▶ [Explorar o material]:
1. Traduza para inglês a seguinte frase do texto sobre o cérebro: «Sabe-se hoje com toda a certeza que podemos estimular o nascimento de novas células (neurogénese) – construindo aquilo que se designa ‘reserva cognitiva’ ou, como lhe chamam os cientistas, ‘resiliência do cérebro’.»
2. Prossiga o texto sobre o cérebro a partir da última frase apresentada.

▶ [Texto fornecido]:
□ □ □ □ □

Mais factos? Aqui vai mais uma mão cheia deles revelados por Sanjay Gupta: o cérebro é constituído por 73% de água, bastando 2% de desidratação para afetar a memória, atenção e outras capacidades cognitivas (por isso é tão importante estarmos hidratados e se insiste tanto na certificação de que os mais velhos bebem água, sobretudo nos meses mais quentes). É o último órgão a amadurecer, só por volta dos 25 anos é que atinge a maturidade plena, por isso é que crianças e adolescentes têm mais dificuldade em controlar as emoções e incorrem em comportamentos de risco; e até meados dos anos 90 pensava-se que nascíamos com uma espécie de reservatório de neurónios que, ao longo da vida, se iam esgotando, sem se regenerarem. Felizmente, esta teoria estava errada. Sabe-se hoje com toda a certeza que podemos estimular o nascimento de novas células (neurogénese) – construindo aquilo que se designa ‘reserva cognitiva’ ou, como lhe chamam os cientistas, ‘resiliência do cérebro’.

□ □ □ □ □

▶ [Excertos de dados]:
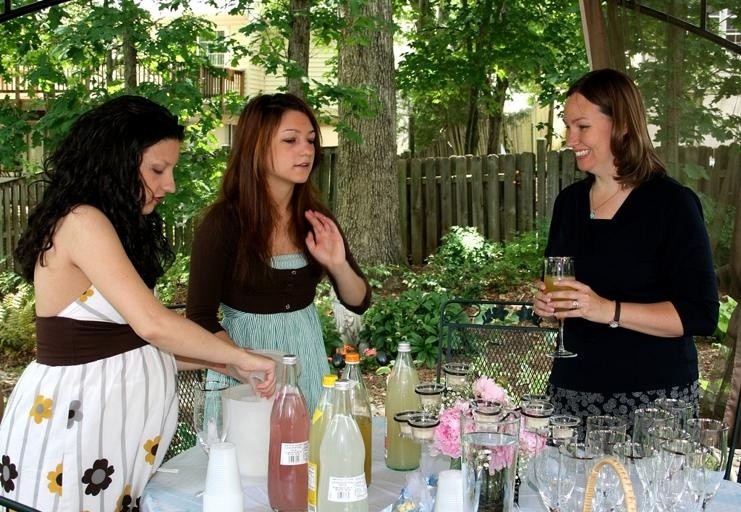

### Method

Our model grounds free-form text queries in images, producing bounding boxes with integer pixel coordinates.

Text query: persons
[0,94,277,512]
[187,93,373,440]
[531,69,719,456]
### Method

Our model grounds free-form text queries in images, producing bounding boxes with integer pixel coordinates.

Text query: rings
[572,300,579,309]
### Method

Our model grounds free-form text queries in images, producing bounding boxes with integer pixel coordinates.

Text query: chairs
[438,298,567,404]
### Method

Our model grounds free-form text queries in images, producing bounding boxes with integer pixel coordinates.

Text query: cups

□ □ □ □ □

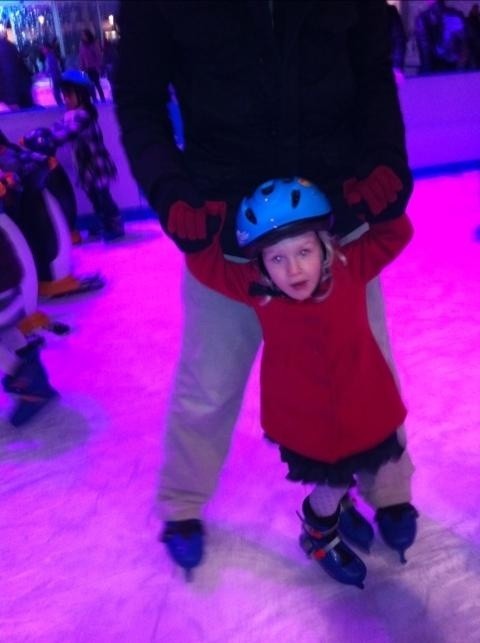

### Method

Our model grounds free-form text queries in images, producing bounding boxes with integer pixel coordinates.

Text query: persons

□ □ □ □ □

▶ [Respostas]:
1. Today it is known with complete certainty that we can stimulate the birth of new cells (neurogenesis), building what is called a "cognitive reserve" or, as scientists call it, "brain resilience."

2.
Existem tantas conexões num cérebro adulto comum que se contássemos uma por segundo demoraríamos mais de 3 milhões de anos a fazê-lo.” neuropsicólogo Chris Frith

Será Alzheimer? Acabe com receios e dúvidas

‘Onde é que deixei… as chaves, os óculos? O que é que vinha aqui buscar/fazer/procurar? Como é que se chamava a colega que se sentava ao meu lado na escola? E o professor de Matemática que gostava de nos chamar ao quadro?’. O mais certo é que já se tenha visto numa destas situações. Muitos de nós questionamo-nos se não será um pré-aviso, um sinal de declínio cognitivo. No livro ‘Mente em Forma’ identificam-se seis tipos de lapsos de memória que são considerados normais e não devem causar alarme. São eles:

Distração. É aqui que encaixa o típico, ‘onde é que guardei as chaves?’ ou ‘o que vinha buscar à despensa?’. Este tipo de lapsos devem-se à falta de concentração e de atenção. Provavelmente no momento em que guardámos as chaves ou decidimos ir buscar arroz à despensa estávamos a pensar nas mil e uma tarefas diárias. Para estes lapsos não acontecerem, temos de estar ativamente a pensar no que fazemos. “Existe uma diferença entre o que os olhos ‘veem’ e a mente ‘observa’. Se a mente estiver ausente quando executamos uma ação, pode não haver observação ou consciência da ação e subsequente criação da memória”, destaca o neurocirurgião. Convém distinguir esta distração de algo mais preocupante como, por exemplo, esquecer-se do caminho para casa, quando o trajeto é o que faz habitualmente.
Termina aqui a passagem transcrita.